Reciprocal circulation pattern of SARS-CoV-2 and influenza viruses during the influenza seasons 2019/2020 and 2020/2021 in the Bavarian Influenza Sentinel (Germany)

Susanne Heinzinger 1,*, Ute Eberle 2,*, Hildegard Angermeier 1, Jennifer Flechsler 2, Regina Konrad 1, Alexandra Dangel 1, Carola Berger 1, Annika Sprenger 1, Sabrina Hepner 1, Barbara Biere 3, Bernhard Liebl 4,5, Nikolaus Ackermann 2,*, Andreas Sing 1,4,5,*,
PMCID: PMC8576129  PMID: 35142278

Abstract

The corona virus disease-2019 (COVID-19) pandemic began in Wuhan, China, and quickly spread around the world. The pandemic overlapped with two consecutive influenza seasons (2019/2020 and 2020/2021). This provided the opportunity to study community circulation of influenza viruses and severe acute respiratory syndrome-coronavirus-2 (SARS-CoV-2) in outpatients with acute respiratory infections during these two seasons within the Bavarian Influenza Sentinel (BIS) in Bavaria, Germany. From September to March, oropharyngeal swabs collected at BIS were analysed for influenza viruses and SARS-CoV-2 by real-time polymerase chain reaction. In BIS 2019/2020, 1376 swabs were tested for influenza viruses. The average positive rate was 37.6%, with a maximum of over 60% (in January). The predominant influenza viruses were Influenza A(H1N1)pdm09 (n = 202), Influenza A(H3N2) (n = 144) and Influenza B Victoria lineage (n = 129). In all, 610 of these BIS swabs contained sufficient material to retrospectively test for SARS-CoV-2. SARS-CoV-2 RNA was not detectable in any of these swabs. In BIS 2020/2021, 470 swabs were tested for influenza viruses and 457 for SARS-CoV-2. Only three swabs (0.6%) were positive for Influenza, while SARS-CoV-2 was found in 30 swabs (6.6%). We showed that no circulation of SARS-CoV-2 was detectable in BIS during the 2019/2020 influenza season, while virtually no influenza viruses were found in BIS 2020/2021 during the COVID-19 pandemic.

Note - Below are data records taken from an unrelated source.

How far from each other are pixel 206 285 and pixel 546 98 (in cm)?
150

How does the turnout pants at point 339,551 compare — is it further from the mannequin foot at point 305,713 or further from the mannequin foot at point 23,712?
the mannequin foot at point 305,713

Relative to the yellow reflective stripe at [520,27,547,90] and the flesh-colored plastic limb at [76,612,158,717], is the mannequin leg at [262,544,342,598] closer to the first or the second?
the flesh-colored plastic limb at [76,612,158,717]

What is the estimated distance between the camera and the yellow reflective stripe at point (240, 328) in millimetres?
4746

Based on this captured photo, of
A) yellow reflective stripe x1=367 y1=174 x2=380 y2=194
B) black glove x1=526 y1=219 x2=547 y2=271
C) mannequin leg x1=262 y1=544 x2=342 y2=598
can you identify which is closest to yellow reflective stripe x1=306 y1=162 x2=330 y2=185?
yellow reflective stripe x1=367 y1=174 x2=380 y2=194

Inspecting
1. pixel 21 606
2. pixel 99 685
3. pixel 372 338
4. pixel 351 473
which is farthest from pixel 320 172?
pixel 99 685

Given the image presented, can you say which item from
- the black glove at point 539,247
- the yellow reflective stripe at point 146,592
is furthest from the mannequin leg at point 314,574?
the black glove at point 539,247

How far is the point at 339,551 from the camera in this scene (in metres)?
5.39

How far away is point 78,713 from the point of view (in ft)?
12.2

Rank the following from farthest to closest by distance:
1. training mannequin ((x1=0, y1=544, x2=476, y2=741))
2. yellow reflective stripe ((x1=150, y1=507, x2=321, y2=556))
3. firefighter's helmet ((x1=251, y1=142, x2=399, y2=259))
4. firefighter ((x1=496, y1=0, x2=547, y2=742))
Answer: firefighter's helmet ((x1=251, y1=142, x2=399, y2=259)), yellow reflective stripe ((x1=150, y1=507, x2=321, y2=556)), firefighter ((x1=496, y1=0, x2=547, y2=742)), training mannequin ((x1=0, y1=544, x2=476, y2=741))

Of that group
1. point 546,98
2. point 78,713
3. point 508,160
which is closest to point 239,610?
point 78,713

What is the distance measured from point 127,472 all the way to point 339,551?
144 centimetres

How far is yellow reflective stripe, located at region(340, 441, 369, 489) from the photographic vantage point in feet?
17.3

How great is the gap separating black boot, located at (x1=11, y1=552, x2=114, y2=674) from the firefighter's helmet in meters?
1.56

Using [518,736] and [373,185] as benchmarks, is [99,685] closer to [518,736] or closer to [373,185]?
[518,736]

Key words: Influenza, COVID-19, SARS-CoV-2, RT-PCR, surveillance

Introduction

On 11 March 2020, the WHO declared the coronavirus disease-2019 (COVID-19) outbreak a pandemic. The pandemic started in Wuhan/China rapidly spreading all over the world [13]. The first cases in the WHO European Region occurred in France on 24 January 2020 with the onset of symptoms in the first patient on 17 January [4]. In Germany, the first case was announced to the Bavarian Health and Food Safety Authority (LGL), Bavaria in a calendar week (CW) 5 (27 January 2020) after a job-related contact to a Chinese index patient within a company in the greater area of Munich [57].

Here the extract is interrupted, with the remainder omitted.